# [The problem]
In the entries below, begin at the line that has "On Running White", stop after the line that has "Burgundy faux fur", and output those lines exactly with no pictures.

Short web captions
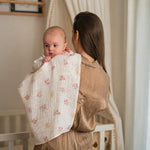 Baby NaturHere standard tetra diaper made of 100% cotton with a floral print, draped over a mother's shoulder.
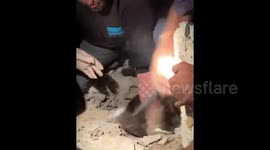 Rescue teams pull out a wounded little girl following an Israeli strike on eastern Rafah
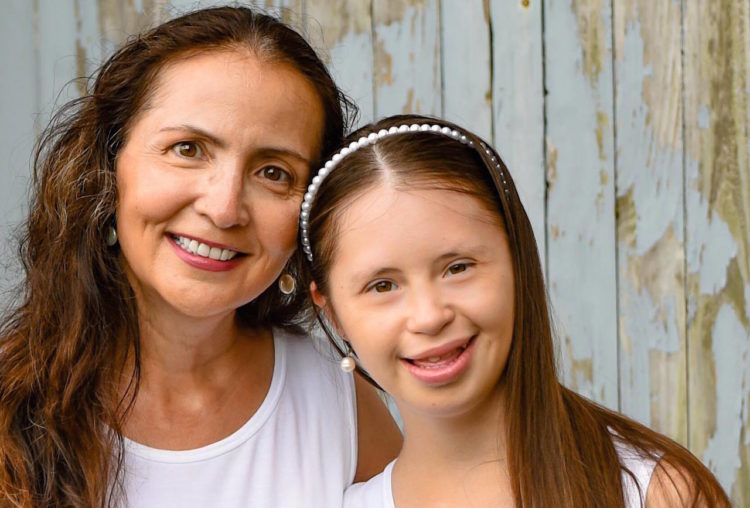 The author and her daughter, who has Down syndrome. Their both smiling and wearing white. They both have brown hair. 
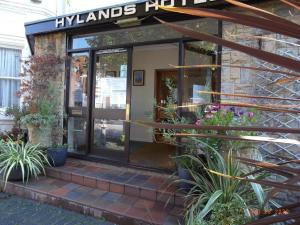 a front entrance to a building with plants at Hylands Hotel Double Room with Shared Bathroom & Free Parking in Nottingham +6 photos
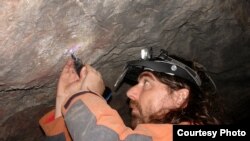 Project leader Alistair Pike of Bristol University removes calcite samples from the cave paintings for dating. As little as 10 milligrams, about the size of a grain of rice, is required. (Marcos Garcia Diez)
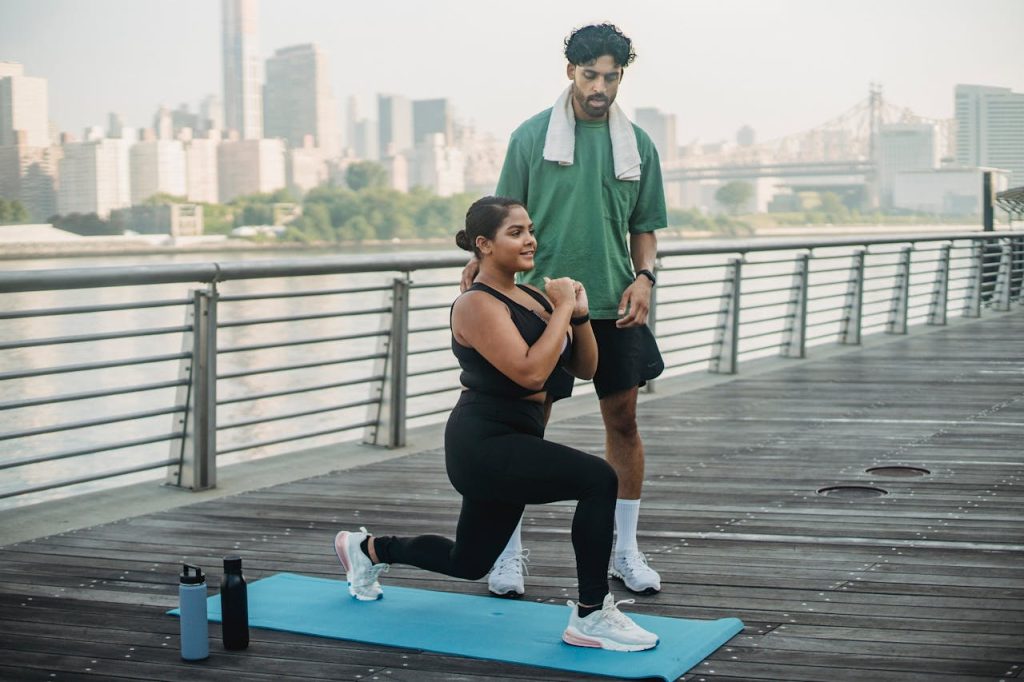 man-in-green-shirt-and-black-shorts-doing-push-up-5037398 Woman performing lunges on a boardwalk with a trainer by the river view.
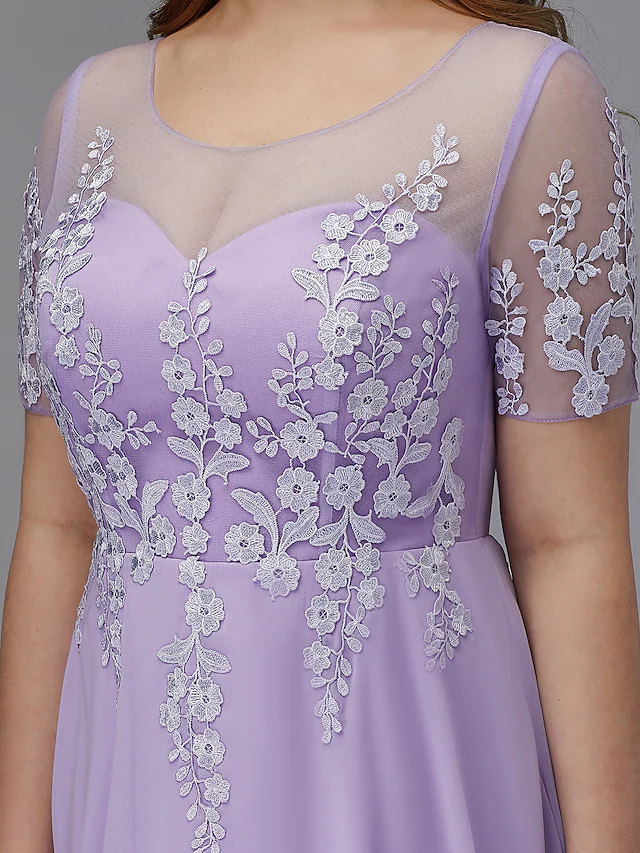 Model posing in the knee-length A-line plus size chiffon lace dress.
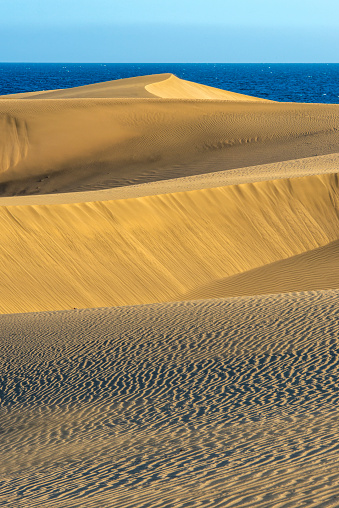 A panoramic shot of beautiful sand dunes with low and high peaks in Namib desert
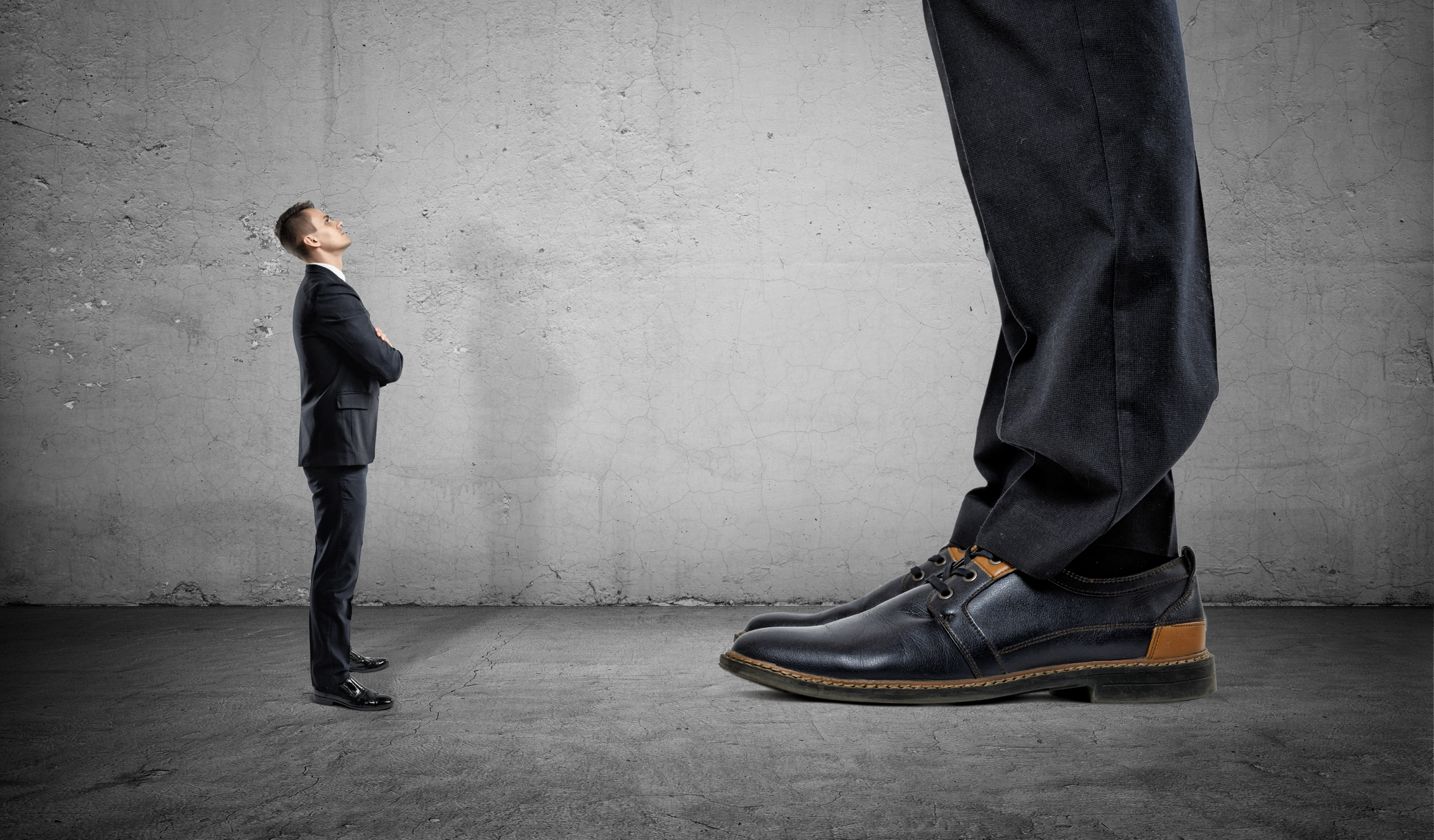 A small businessman looks upwards at a giant businessman whose shoes and pants are only seen in the frame.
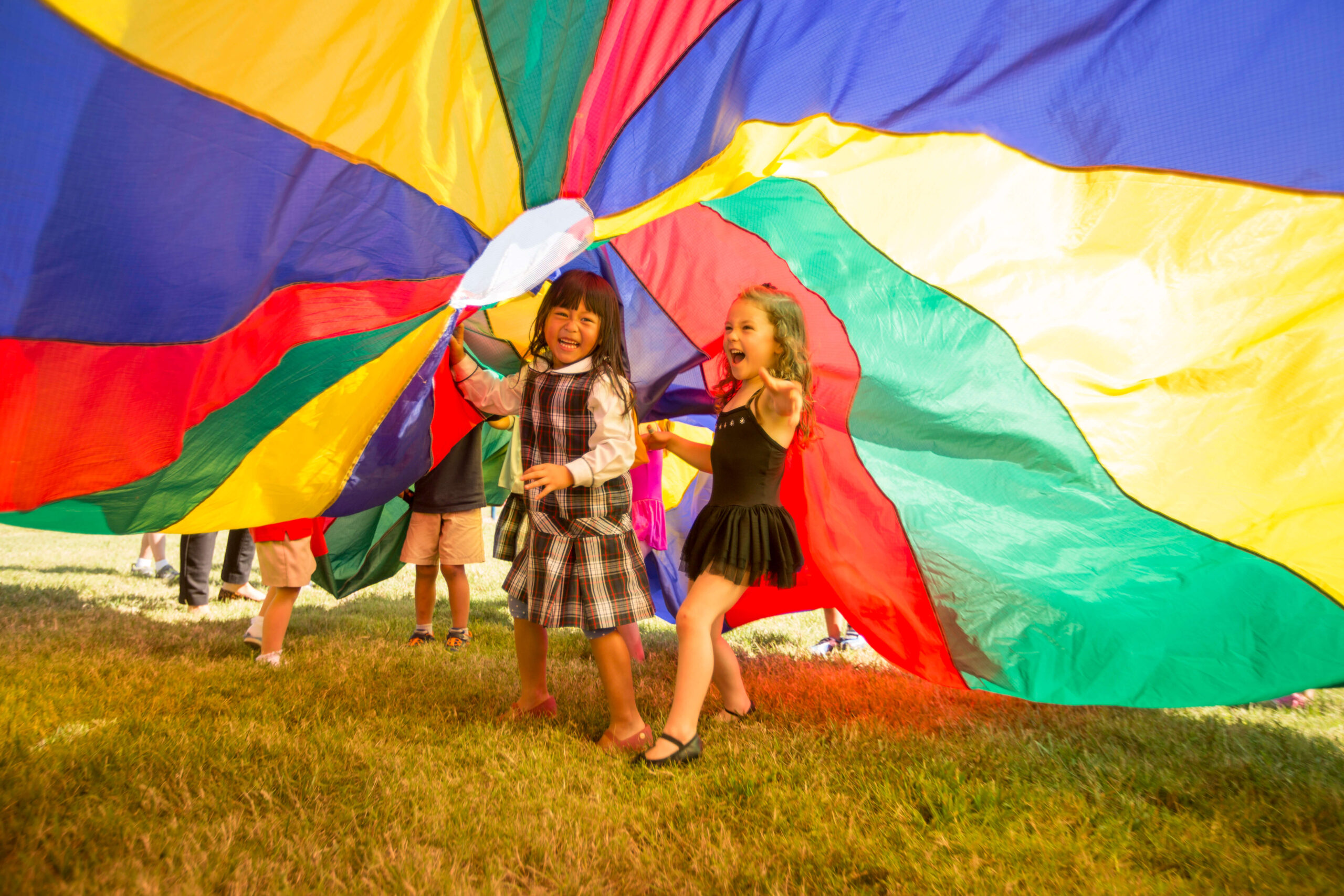 children running under rainbow parachute
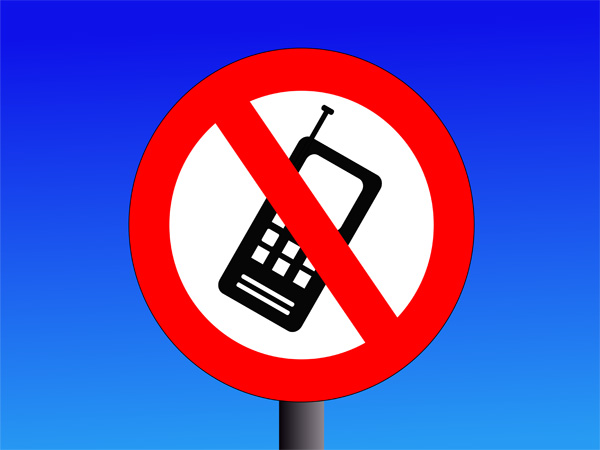 Ban on hand-held devices now Ontario law
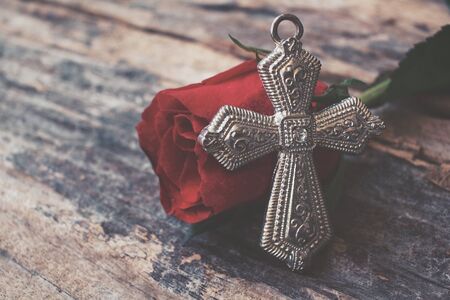 Red roses with crossの写真素材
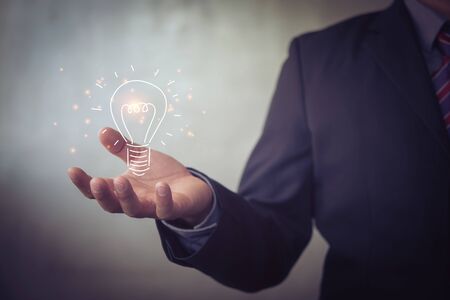 businessman holding icon light bulb,idea concept,,Presenting new ideas.の写真素材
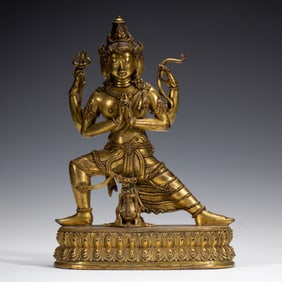A TIBETAN BRONZE-GILT STANDING TARA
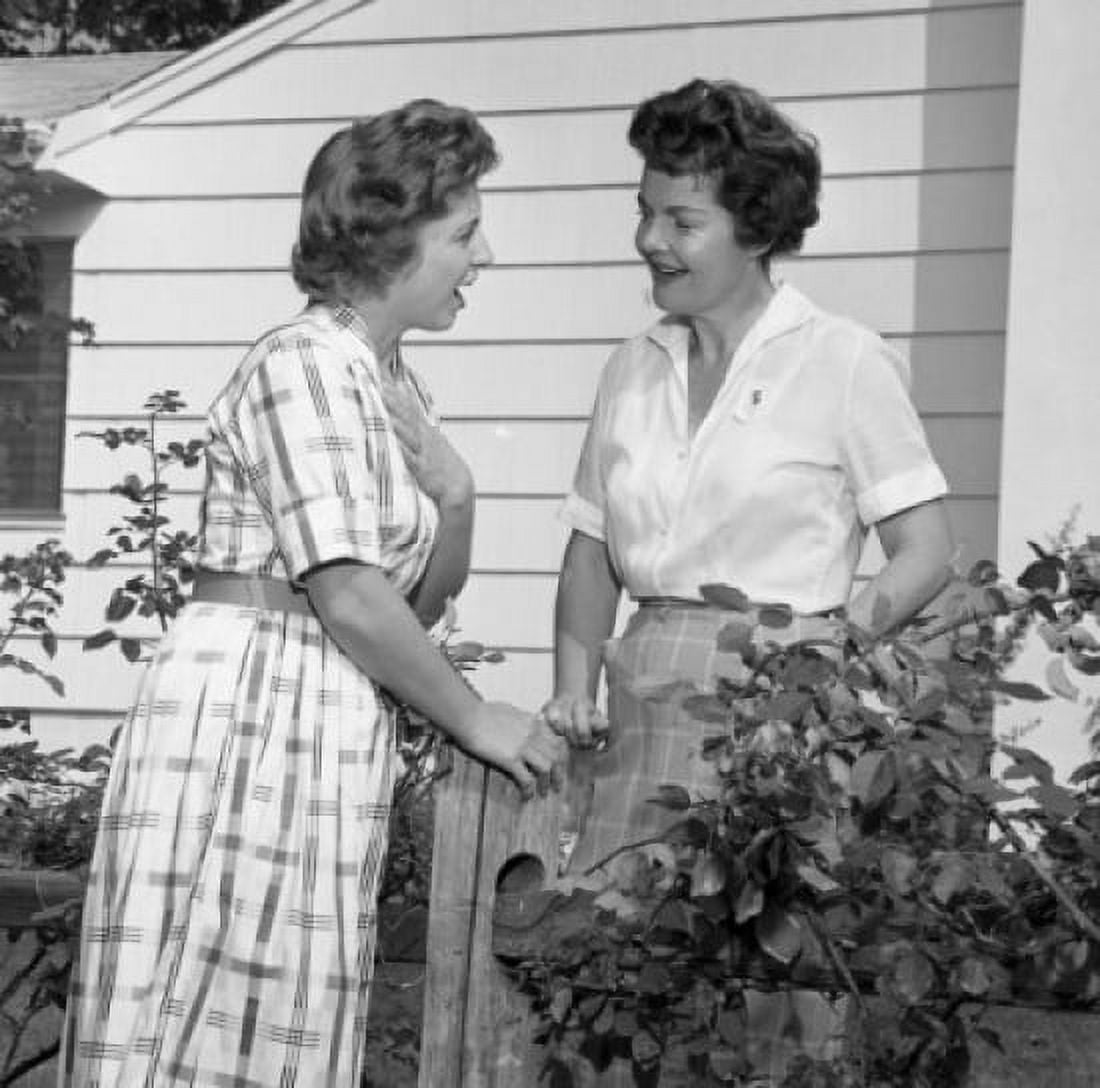 Two women talking over garden fence Canvas Art - (24 x 36)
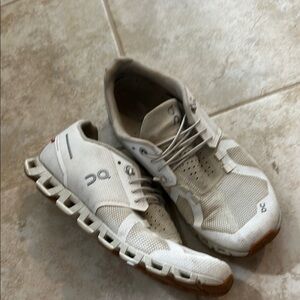 On Running White and Brown Athletic Shoes with Cloud Cushioning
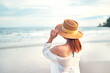 © oatawa - Summer beach vacation concept, Young woman with hat relaxing with her arms raised to her head enjoying looking view of beach ocean on hot summer day, copy space.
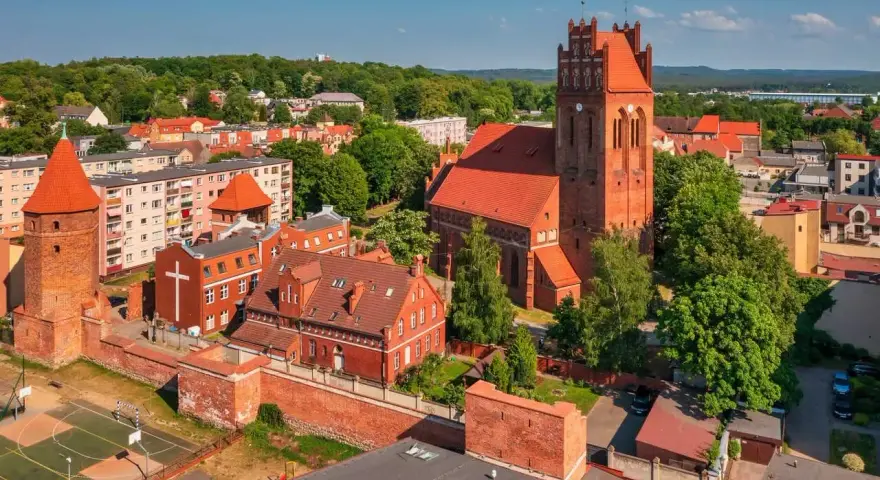 Zamek krzyżacki w Lęborku, z charakterystyczną wieżą i ceglaną architekturą, otoczony zielenią i zabudowaniami miejskimi.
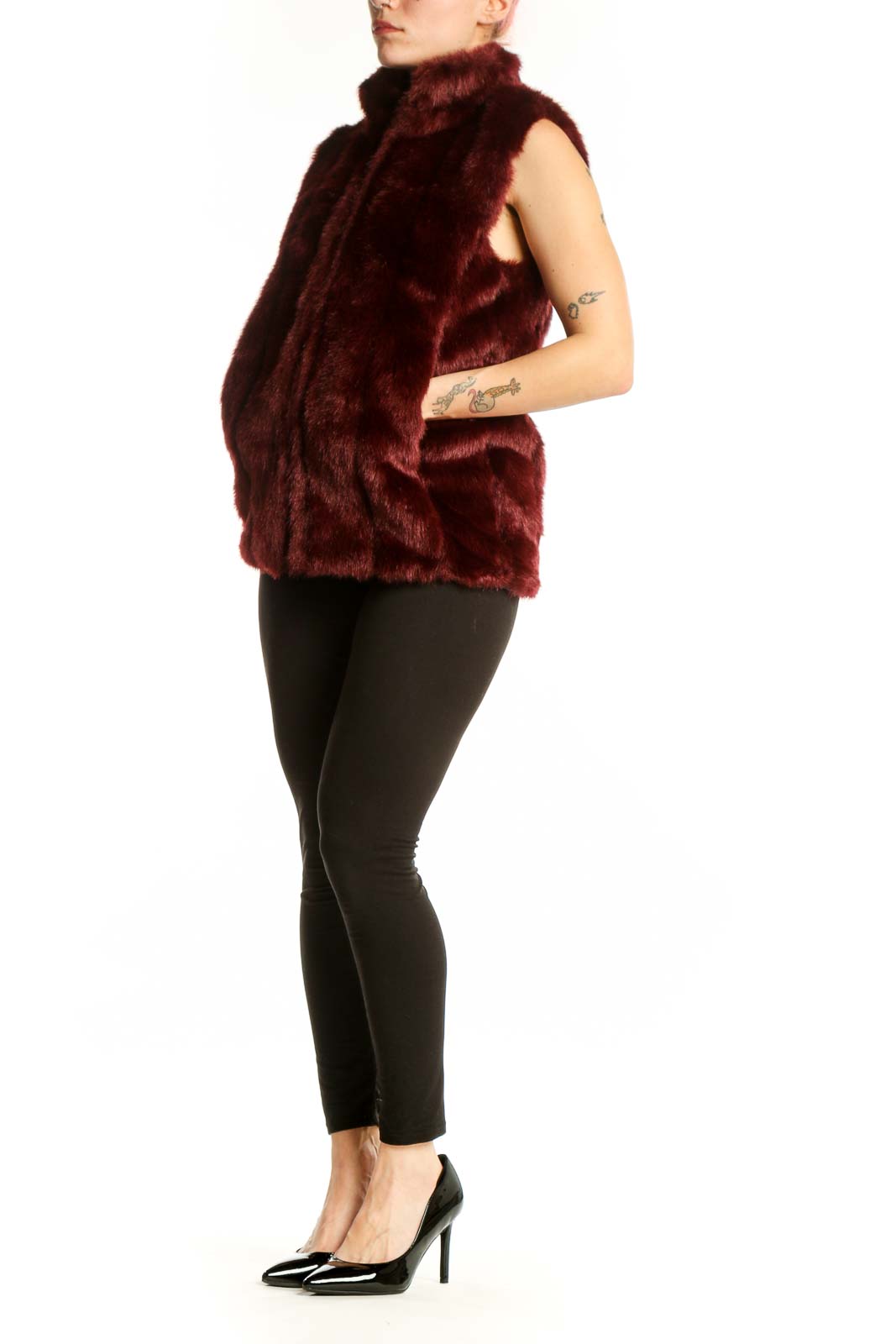Burgundy faux fur sleeveless vest with front zip closure, worn as a layering piece over black pants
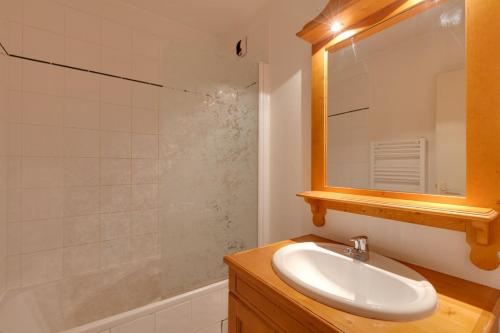 ein Badezimmer mit einem Waschbecken, einem Spiegel und einer Badewanne in der Unterkunft Cabourg - 33 - Studio bonne expo - 4 pers in Les Deux Alpes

# [Response]
 On Running White and Brown Athletic Shoes with Cloud Cushioning
 © oatawa - Summer beach vacation concept, Young woman with hat relaxing with her arms raised to her head enjoying looking view of beach ocean on hot summer day, copy space.
 Zamek krzyżacki w Lęborku, z charakterystyczną wieżą i ceglaną architekturą, otoczony zielenią i zabudowaniami miejskimi.
Burgundy faux fur sleeveless vest with front zip closure, worn as a layering piece over black pants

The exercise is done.